** DOCUMENT TEXT follows **

# Uae/qatar



## sayyed (Mar 17, 2012)

I from Australia and I have heard that in UAE or QATAR being an Aussie you can get a generous salary package. can any one living in Gulf share their valuable piece of advise.
thank you


----------



## R_Smithy (Jun 13, 2010)

sayyed said:


> I from Australia and I have heard that in UAE or QATAR being an Aussie you can get a generous salary package. can any one living in Gulf share their valuable piece of advise.
> thank you


I dont think being an Aussie entitles you to a generous salary package. It will depend on your experience and skills in your chosen profession.


----------



## webmongaz (Feb 2, 2011)

sayyed said:


> I from Australia and I have heard that in UAE or QATAR being an Aussie you can get a generous salary package. can any one living in Gulf share their valuable piece of advise.
> thank you


Yes you are correct, last time I checked ALL Aussies receive a minimum starting salary of $1m USD per year no matter what the position. I hate being British


----------



## nazimm (Aug 13, 2010)

Right, requesting Aussie passport next week Same time next year, I am a millionaire...
That was easy...


----------



## Kawasutra (May 2, 2011)

sayyed said:


> I from Australia and I have heard that in UAE or QATAR being an Aussie you can get a generous salary package. can any one living in Gulf share their valuable piece of advise.
> thank you


ound: , yes especially the people from the outback because they have lots of experience how to deal with the crawling creatures...

** End of DOCUMENT TEXT **
** SUPPLIED RECORDS follows **

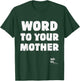 WORD TO YOUR MOTHER Mom Mama Rap Lyric Novelty 90s Hip Hop T-Shirt - T-Shirt | Forest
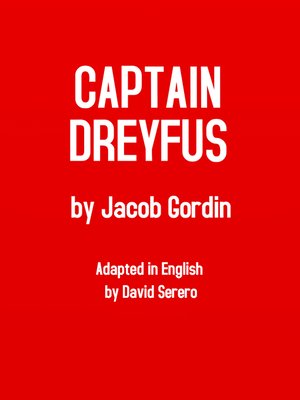 cover image of Captain Dreyfus (One Act Play by Jacob Gordin)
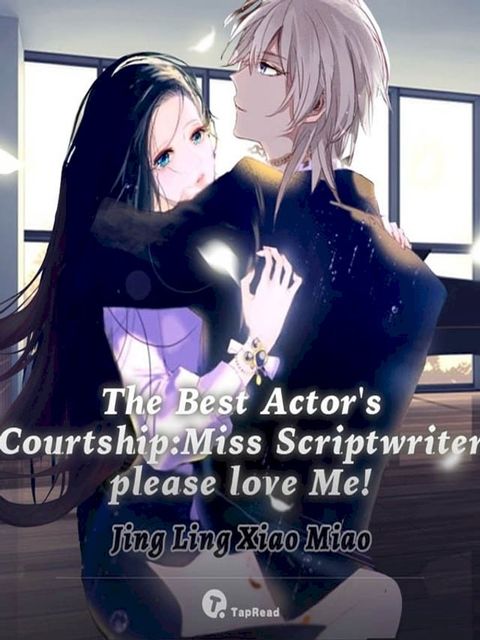 The Best Actor's Courtship: Miss Scriptwriter, Please Love Me! 22 Anthology(Kobo/電子書)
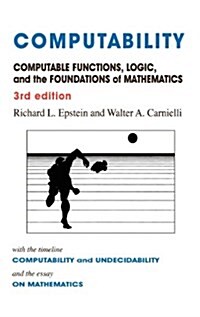 Computability: Computable Functions, Logic, and the Foundations of Mathematics (Hardcover)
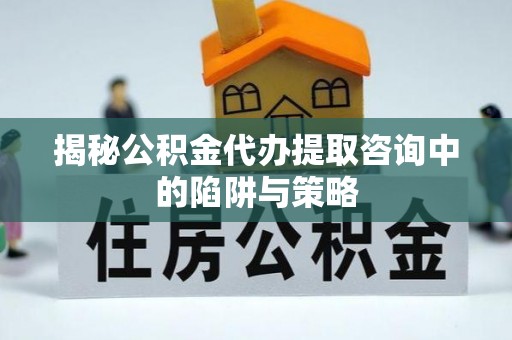 虎丘揭秘公积金代办提取咨询中的陷阱与策略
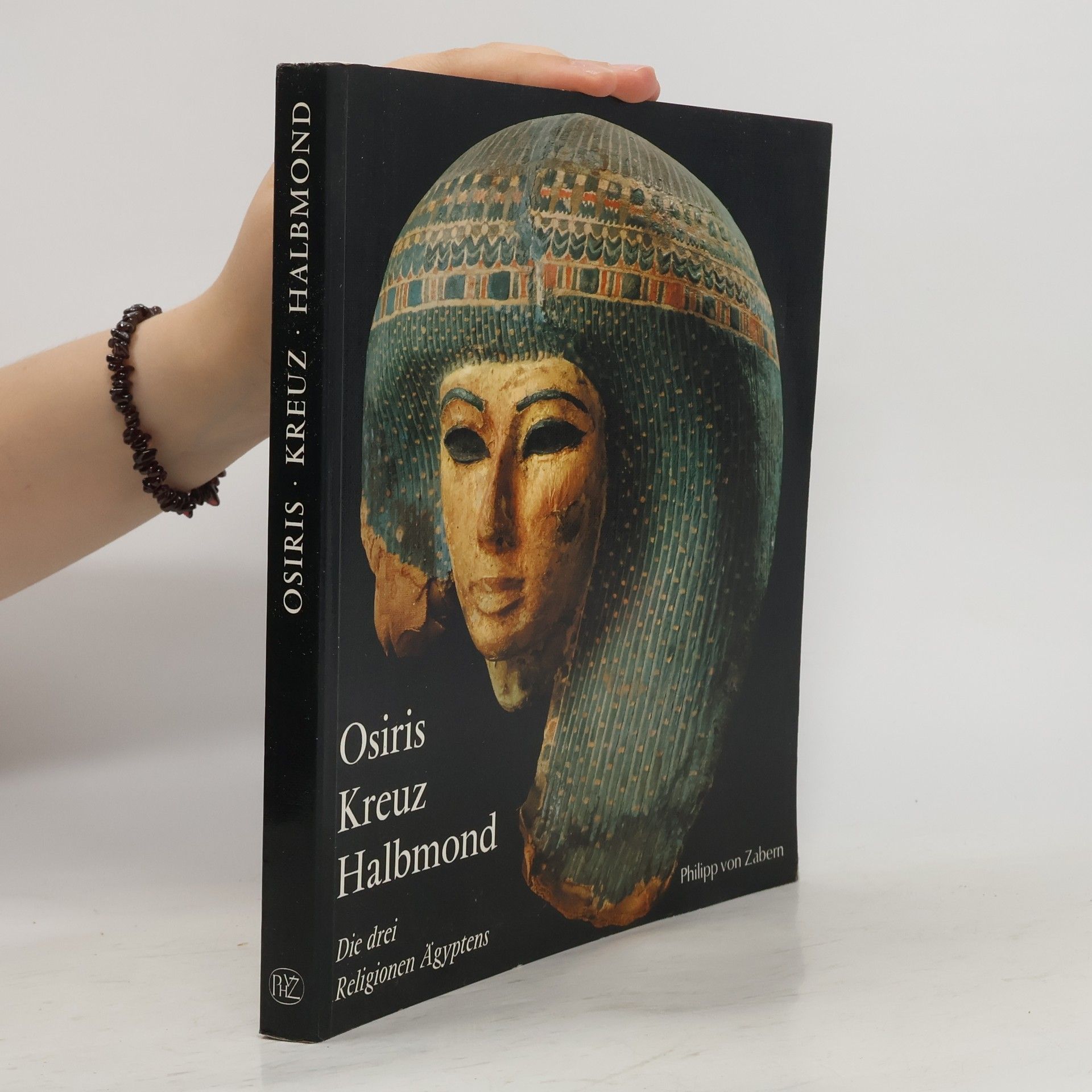 Emma Brunner-Traut Osiris, Kreuz und Halbmond. Die drei Religionen Ägyptens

** End of SUPPLIED RECORDS **

YOUR TASKS -
A) Name every user who posts in the forum thread on salary packages in the UAE and Qatar.
B) Carry on the forum thread on salary packages in the UAE and Qatar from its last reply onward.

RESPONSES FOR EACH TASK -
A) sayyed, R_Smithy, webmongaz, nazimm, Kawasutra

B)
----------



## Tropicana (Apr 29, 2010)

sayyed said:


> I from Australia and I have heard that in UAE or QATAR being an Aussie you can get a generous salary package. can any one living in Gulf share their valuable piece of advise.
> thank you


Fax your passport copy to a major recruiting company, after verifying that you are actually an Australian, they will send you an offer letter for a salary of a minimum of 100,000 AUD a month, once you accept they will decide what position would suit you....


----------



## Jynxgirl (Nov 27, 2009)

Seems very valuable advice. 

Looks like from the sentence structure, aussie passport might not have been the first/native passport. They will request to verify your 'identity' by sending a pic. If you are not white, the passport will only get you half a million instead....


----------



## Felixtoo2 (Jan 16, 2009)

If only you had a New Zealand passport instead, then they`ll pay you half a million d`s to not come!!


----------



## MaidenScotland (Jun 6, 2009)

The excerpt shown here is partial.